Esta dificuldade pode justificar-se por um fator: a “base de recrutamento” partidário. “Há, de facto, uma tendência”, com os partidos a terem mais homens do que mulheres, segundo Paula do Espírito Santo, investigadora no Instituto Superior de Ciências Sociais e Políticas (ISCSP). “Não é um caso só nacional, noutros contextos, até a nível europeu, acontece o mesmo. As militâncias partidárias são maioritariamente masculinas”, compara.

Na opinião da professora, “seria benéfico” ter uma maior representação feminina no Conselho de Estado, mesmo sendo uma estrutura meramente consultiva.
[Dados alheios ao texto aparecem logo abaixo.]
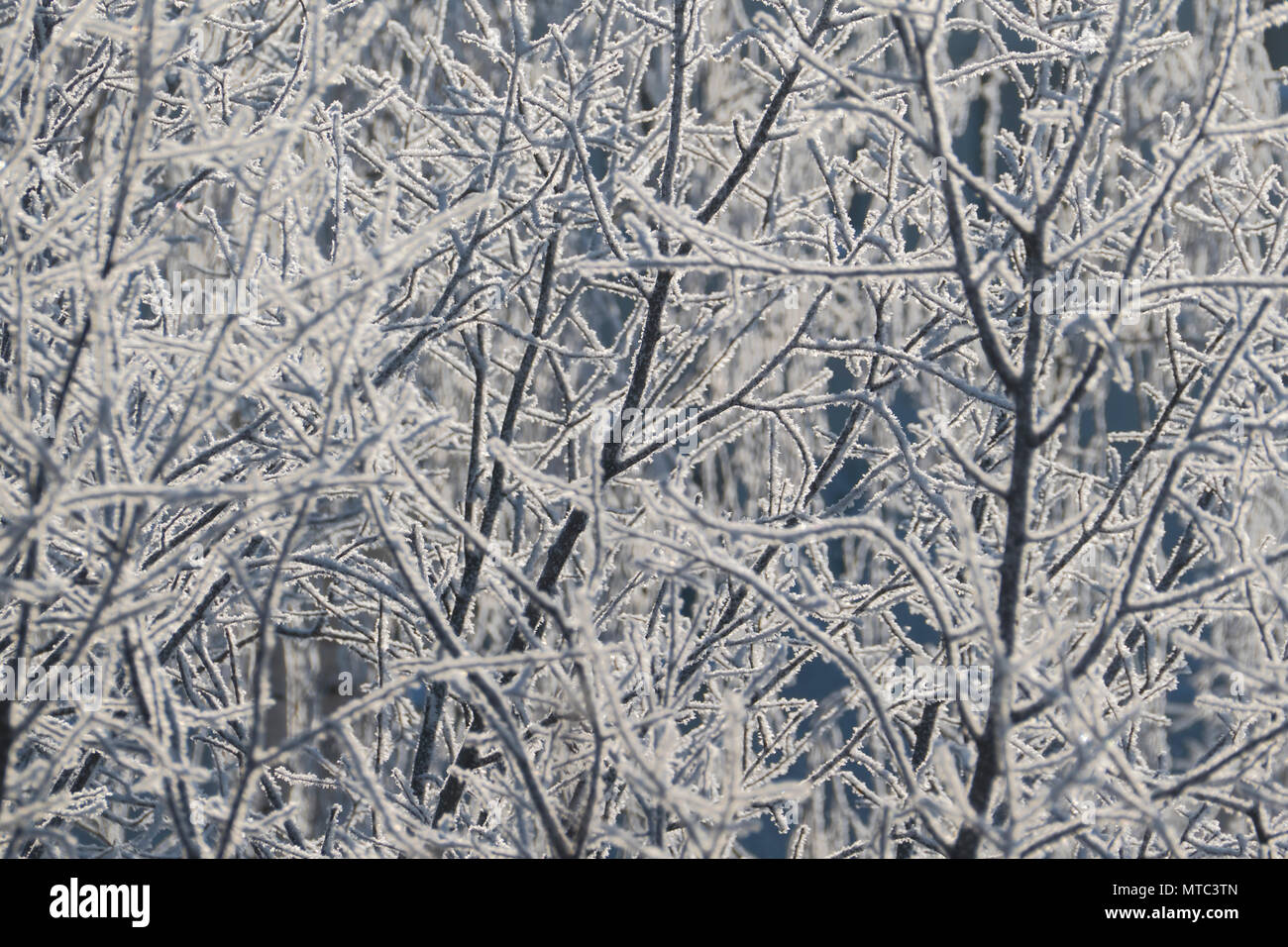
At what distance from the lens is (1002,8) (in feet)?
6.70

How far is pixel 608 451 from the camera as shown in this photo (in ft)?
7.72

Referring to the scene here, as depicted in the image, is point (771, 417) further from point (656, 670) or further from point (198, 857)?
point (198, 857)

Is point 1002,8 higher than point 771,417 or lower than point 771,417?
higher

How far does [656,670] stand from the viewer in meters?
2.23

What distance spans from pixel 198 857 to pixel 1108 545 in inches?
103

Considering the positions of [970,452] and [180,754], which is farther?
[970,452]

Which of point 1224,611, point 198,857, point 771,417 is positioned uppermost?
point 771,417

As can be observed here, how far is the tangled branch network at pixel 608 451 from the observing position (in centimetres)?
132

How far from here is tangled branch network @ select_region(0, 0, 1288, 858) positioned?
1.32 metres

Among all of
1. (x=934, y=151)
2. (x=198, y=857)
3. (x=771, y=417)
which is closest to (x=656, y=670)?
(x=771, y=417)

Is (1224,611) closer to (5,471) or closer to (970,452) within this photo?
(970,452)

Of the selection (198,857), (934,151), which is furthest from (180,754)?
(934,151)
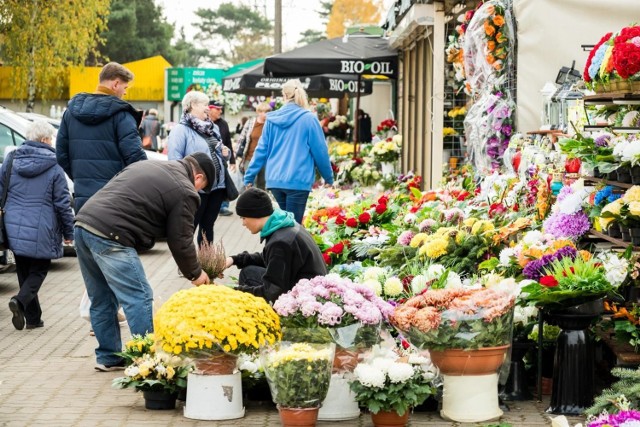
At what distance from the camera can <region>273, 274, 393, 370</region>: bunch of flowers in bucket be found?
245 inches

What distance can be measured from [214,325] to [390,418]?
1029 millimetres

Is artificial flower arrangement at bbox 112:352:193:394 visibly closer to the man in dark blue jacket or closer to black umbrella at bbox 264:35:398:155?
the man in dark blue jacket

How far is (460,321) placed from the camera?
6.06m

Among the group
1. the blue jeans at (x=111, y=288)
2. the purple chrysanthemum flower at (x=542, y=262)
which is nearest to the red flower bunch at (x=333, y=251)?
the blue jeans at (x=111, y=288)

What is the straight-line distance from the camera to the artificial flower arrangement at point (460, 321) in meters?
6.06

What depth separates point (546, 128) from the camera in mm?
9422

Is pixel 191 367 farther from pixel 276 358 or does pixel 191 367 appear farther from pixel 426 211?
pixel 426 211

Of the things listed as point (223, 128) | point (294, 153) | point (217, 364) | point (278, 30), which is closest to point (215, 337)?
point (217, 364)

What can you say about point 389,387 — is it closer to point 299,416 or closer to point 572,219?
point 299,416

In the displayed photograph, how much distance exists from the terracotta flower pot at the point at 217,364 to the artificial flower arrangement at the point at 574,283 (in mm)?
1628

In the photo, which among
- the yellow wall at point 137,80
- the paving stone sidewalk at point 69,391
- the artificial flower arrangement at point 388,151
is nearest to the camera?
the paving stone sidewalk at point 69,391

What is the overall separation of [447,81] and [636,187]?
734cm

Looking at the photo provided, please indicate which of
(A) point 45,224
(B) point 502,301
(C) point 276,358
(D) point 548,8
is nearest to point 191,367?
(C) point 276,358

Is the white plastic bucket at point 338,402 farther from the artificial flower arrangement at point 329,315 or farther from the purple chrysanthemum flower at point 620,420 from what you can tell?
the purple chrysanthemum flower at point 620,420
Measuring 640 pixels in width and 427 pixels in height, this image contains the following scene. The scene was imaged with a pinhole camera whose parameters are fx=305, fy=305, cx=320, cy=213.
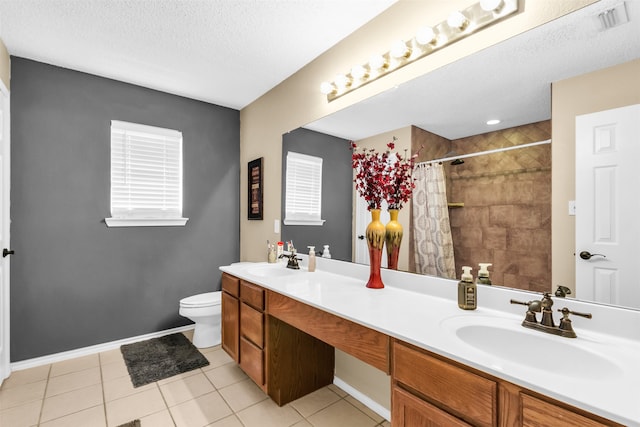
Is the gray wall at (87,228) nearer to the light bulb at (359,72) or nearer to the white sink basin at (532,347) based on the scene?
the light bulb at (359,72)

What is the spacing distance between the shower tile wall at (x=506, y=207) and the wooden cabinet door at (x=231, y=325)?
1559 millimetres

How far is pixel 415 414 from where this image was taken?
100 cm

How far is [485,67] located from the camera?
1.42 m

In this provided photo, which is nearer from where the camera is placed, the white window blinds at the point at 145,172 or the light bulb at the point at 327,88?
the light bulb at the point at 327,88

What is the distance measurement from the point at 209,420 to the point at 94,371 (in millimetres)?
1236

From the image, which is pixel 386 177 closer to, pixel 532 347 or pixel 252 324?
pixel 532 347

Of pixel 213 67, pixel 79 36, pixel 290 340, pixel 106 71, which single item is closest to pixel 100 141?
pixel 106 71

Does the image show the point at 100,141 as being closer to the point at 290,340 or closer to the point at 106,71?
the point at 106,71

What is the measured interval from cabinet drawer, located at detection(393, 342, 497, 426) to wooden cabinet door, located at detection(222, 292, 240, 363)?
144 cm

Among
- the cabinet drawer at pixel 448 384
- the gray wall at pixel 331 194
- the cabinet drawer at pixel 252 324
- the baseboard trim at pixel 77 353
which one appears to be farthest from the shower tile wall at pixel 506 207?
the baseboard trim at pixel 77 353

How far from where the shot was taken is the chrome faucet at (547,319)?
1036 millimetres

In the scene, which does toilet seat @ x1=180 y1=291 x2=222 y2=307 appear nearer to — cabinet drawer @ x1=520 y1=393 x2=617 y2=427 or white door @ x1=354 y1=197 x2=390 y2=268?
white door @ x1=354 y1=197 x2=390 y2=268

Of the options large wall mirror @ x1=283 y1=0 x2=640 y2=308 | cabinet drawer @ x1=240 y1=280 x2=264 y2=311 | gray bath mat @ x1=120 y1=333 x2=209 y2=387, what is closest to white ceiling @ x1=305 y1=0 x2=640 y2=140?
large wall mirror @ x1=283 y1=0 x2=640 y2=308

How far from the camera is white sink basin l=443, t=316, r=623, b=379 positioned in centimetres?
93
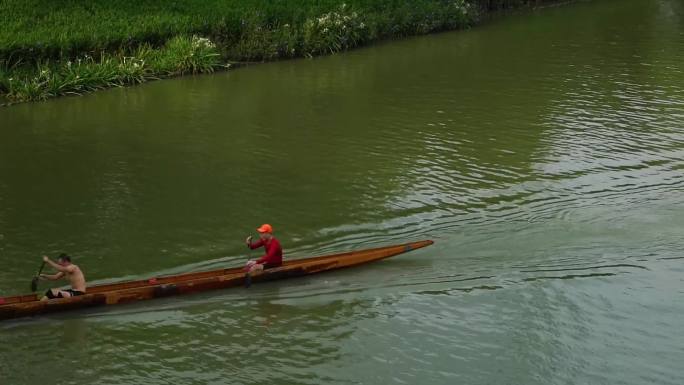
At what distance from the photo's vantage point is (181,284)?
39.8 feet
É, no entanto, “interessante” que seja o próprio Presidente da República “a dar essa mensagem rumo à paridade, ao nomear ele próprio mulheres para este órgão”.

“É importante que seja transmitida essa mensagem”, considera Paula do Espírito Santo. Esta atitude “pode ser um sinal dos tempos, era bom que o fosse, na verdade”.

Aprovada pela primeira vez em 2006, a Lei da Paridade foi revista em 2019. E ainda que só se cinja a órgãos eleitos (ou seja, Assembleias da República e Regionais, Parlamento Europeu e autarquias), o texto é claro e define uma “representação mínima de 40% de cada um dos sexos”. Ainda que não seja aplicável neste caso do Conselho de Estado, “devia ser mais respeitada”, nota a investigadora.

 “A verdade é que, mesmo com as leis a começarem a focar-se na paridade, é algo que ainda não se verifica.” E, aparentemente, não há razão: “É uma questão praticamente transversal. Reconhece-se que faltam mais mulheres e praticamente todos os partidos têm este tema na agenda. É difícil encontrar uma explicação para esta sub-representatividade feminina no Conselho de Estado”, conclui.

Aliás, a paridade (ou falta dela) no Conselho de Estado não é tema novo ou exclusivo à eleição que agora aconteceu. Num artigo de opinião publicado no DN em julho de 2023, Teresa Pizarro Beleza e Helena Pereira de Melo passavam em revista as diferentes eleições parlamentares para o órgão consultivo e notavam: “A Assembleia da República elegeu cinco homens [Carlos César, Pinto Balsemão, Sampaio da Nóvoa, Manuel Alegre e Miguel Cadilhe] numa perspetiva algo dinástica, mas será porventura necessário dar espaço a ideias monárquicas num regime democrático que se quer tolerante.” No mesmo texto - e perante a falta de assentos ocupados por mulheres -, as duas autoras falavam ainda numa “discriminação indireta injusta” (porque até os cargos por inerência são normalmente ocupados por homens).  “Num Estado de direito democrático assente no respeito pela dignidade da pessoa humana, a má-fé do legislador deve ser excluída”, rematavam.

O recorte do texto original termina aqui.